» **WRITTEN EXERCISE**
Rewrite the items below, changing "calm sea water" to "still sea water" everywhere it appears and leaving every other word the same. Omit the pictures from your answer.
#### EXCERPTED DATA ####
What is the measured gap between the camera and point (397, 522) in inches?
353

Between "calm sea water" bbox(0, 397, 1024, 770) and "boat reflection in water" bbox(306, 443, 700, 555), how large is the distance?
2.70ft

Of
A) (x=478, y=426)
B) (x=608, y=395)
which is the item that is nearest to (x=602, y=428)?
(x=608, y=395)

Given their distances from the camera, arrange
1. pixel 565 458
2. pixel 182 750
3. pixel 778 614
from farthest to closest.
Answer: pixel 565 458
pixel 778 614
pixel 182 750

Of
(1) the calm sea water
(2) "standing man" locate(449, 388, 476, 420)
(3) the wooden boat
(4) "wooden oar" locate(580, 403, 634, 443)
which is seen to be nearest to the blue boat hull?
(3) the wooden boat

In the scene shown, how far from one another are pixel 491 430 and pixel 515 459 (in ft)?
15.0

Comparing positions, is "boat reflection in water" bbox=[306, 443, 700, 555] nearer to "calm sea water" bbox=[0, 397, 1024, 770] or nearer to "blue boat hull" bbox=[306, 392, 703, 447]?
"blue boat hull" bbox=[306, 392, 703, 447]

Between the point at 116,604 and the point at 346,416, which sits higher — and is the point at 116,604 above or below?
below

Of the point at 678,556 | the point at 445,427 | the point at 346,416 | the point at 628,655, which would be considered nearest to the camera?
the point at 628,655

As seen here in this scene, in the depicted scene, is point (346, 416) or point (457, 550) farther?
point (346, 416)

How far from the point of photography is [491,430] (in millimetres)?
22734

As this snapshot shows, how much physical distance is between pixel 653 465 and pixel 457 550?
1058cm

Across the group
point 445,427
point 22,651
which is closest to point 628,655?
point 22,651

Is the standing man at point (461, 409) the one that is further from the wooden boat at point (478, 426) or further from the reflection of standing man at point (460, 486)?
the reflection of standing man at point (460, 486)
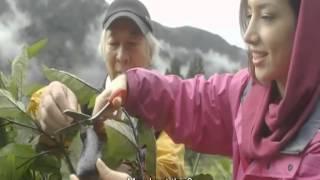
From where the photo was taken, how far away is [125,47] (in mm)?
967

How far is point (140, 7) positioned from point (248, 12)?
0.35 meters

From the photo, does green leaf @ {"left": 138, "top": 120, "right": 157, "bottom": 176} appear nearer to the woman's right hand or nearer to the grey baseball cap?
the woman's right hand

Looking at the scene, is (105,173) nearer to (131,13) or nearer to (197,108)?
(197,108)

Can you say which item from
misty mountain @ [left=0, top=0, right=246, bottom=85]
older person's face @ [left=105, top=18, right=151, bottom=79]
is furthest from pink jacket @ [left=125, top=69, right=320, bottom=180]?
misty mountain @ [left=0, top=0, right=246, bottom=85]

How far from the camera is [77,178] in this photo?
0.59 metres

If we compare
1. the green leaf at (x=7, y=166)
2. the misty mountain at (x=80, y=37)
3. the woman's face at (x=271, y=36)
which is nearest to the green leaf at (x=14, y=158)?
the green leaf at (x=7, y=166)

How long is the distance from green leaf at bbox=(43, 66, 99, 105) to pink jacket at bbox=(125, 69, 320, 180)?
1.9 inches

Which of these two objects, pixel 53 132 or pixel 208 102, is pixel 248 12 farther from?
pixel 53 132

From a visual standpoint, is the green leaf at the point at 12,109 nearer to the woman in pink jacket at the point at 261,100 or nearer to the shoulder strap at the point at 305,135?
the woman in pink jacket at the point at 261,100

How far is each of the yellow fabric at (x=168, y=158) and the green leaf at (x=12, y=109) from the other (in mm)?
165

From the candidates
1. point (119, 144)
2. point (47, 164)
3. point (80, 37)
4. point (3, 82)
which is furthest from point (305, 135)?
point (80, 37)

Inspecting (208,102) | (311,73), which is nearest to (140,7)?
(208,102)

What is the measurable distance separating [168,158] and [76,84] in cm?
17

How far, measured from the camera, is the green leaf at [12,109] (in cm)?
70
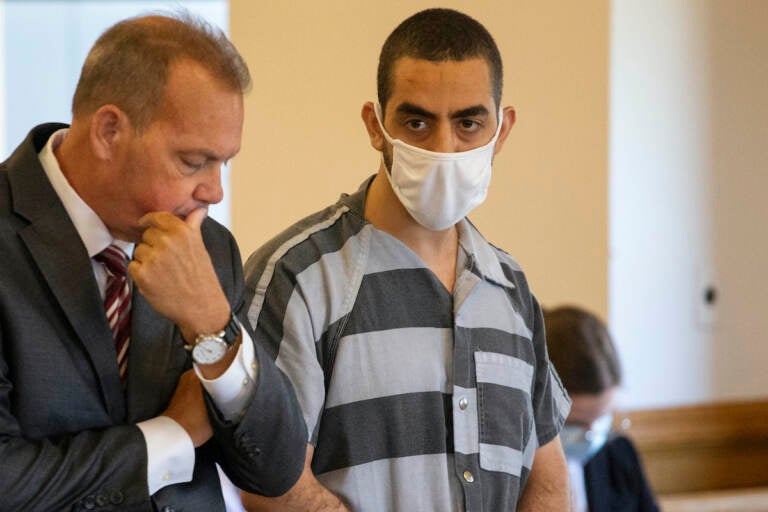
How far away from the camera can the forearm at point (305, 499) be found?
179 cm

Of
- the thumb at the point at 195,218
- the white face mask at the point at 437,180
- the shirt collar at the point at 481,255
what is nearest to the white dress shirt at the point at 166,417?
the thumb at the point at 195,218

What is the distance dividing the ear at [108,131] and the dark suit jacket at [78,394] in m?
####
» **SOLUTION TO THE PROBLEM**
What is the measured gap between the camera and point (397, 522) in inches?
353

Between "still sea water" bbox(0, 397, 1024, 770) and "boat reflection in water" bbox(306, 443, 700, 555), how large is the distance?
2.70ft

Of
A) (x=478, y=426)
B) (x=608, y=395)
which is the item that is nearest to (x=602, y=428)?
(x=608, y=395)

Given their distances from the camera, arrange
1. pixel 565 458
2. pixel 182 750
3. pixel 778 614
from farthest to closest.
Answer: pixel 565 458
pixel 778 614
pixel 182 750

Of
(1) the still sea water
(2) "standing man" locate(449, 388, 476, 420)
(3) the wooden boat
(4) "wooden oar" locate(580, 403, 634, 443)
which is seen to be nearest to the blue boat hull?
(3) the wooden boat

In the scene shown, how far from one another are pixel 491 430 and pixel 515 459 (in ft)?
15.0

Comparing positions, is "boat reflection in water" bbox=[306, 443, 700, 555] nearer to "still sea water" bbox=[0, 397, 1024, 770] or nearer to "blue boat hull" bbox=[306, 392, 703, 447]?
"blue boat hull" bbox=[306, 392, 703, 447]

Between the point at 116,604 and the point at 346,416, which sits higher — and is the point at 116,604 above or below?
below

Of the point at 678,556 | the point at 445,427 | the point at 346,416 | the point at 628,655, which would be considered nearest to the camera?
the point at 628,655

As seen here in this scene, in the depicted scene, is point (346, 416) or point (457, 550) farther?
point (346, 416)

How far from the point of photography is [491,430] (in millimetres)?
22734

As this snapshot shows, how much physical distance is between pixel 653 465 and pixel 457 550?
1058cm

Across the group
point 445,427
point 22,651
which is closest to point 628,655?
point 22,651

Is the standing man at point (461, 409) the one that is further from the wooden boat at point (478, 426) or further from the reflection of standing man at point (460, 486)?
the reflection of standing man at point (460, 486)
From where the photo was taken, how far away is [125,47] (in mm)?
967

How far is point (140, 7) positioned from point (248, 12)?
0.35 meters

From the photo, does green leaf @ {"left": 138, "top": 120, "right": 157, "bottom": 176} appear nearer to the woman's right hand or nearer to the grey baseball cap?
the woman's right hand

Looking at the scene, is (105,173) nearer to (131,13) or nearer to (197,108)?
(197,108)

Can you say which item from
misty mountain @ [left=0, top=0, right=246, bottom=85]
older person's face @ [left=105, top=18, right=151, bottom=79]
is furthest from pink jacket @ [left=125, top=69, right=320, bottom=180]?
misty mountain @ [left=0, top=0, right=246, bottom=85]

How far from the camera is [77,178] in this photo?
0.59 metres

If we compare
1. the green leaf at (x=7, y=166)
2. the misty mountain at (x=80, y=37)
3. the woman's face at (x=271, y=36)
which is nearest to the green leaf at (x=14, y=158)?
the green leaf at (x=7, y=166)

How long is the distance from green leaf at bbox=(43, 66, 99, 105) to pink jacket at bbox=(125, 69, 320, 180)?
1.9 inches

Which of these two objects, pixel 53 132 or pixel 208 102, is pixel 248 12 farther from?
pixel 53 132

From a visual standpoint, is the green leaf at the point at 12,109 nearer to the woman in pink jacket at the point at 261,100 or nearer to the shoulder strap at the point at 305,135?
the woman in pink jacket at the point at 261,100

How far is each of the yellow fabric at (x=168, y=158) and the green leaf at (x=12, y=109) from the other (in mm)?
165

From the candidates
1. point (119, 144)
2. point (47, 164)
3. point (80, 37)
4. point (3, 82)
which is furthest from point (305, 135)?
point (80, 37)

Inspecting (208,102) | (311,73), which is nearest to (140,7)?
(208,102)

What is the measurable distance separating [168,158] and [76,84] in cm?
17

How far, measured from the camera, is the green leaf at [12,109] (in cm)?
70
How far away from the camera can the forearm at point (305, 499) be found?
179 cm

Of
- the thumb at the point at 195,218
- the white face mask at the point at 437,180
- the shirt collar at the point at 481,255
what is nearest to the white dress shirt at the point at 166,417?
the thumb at the point at 195,218

What is the distance dividing the ear at [108,131] and the dark suit jacket at [78,394] in m?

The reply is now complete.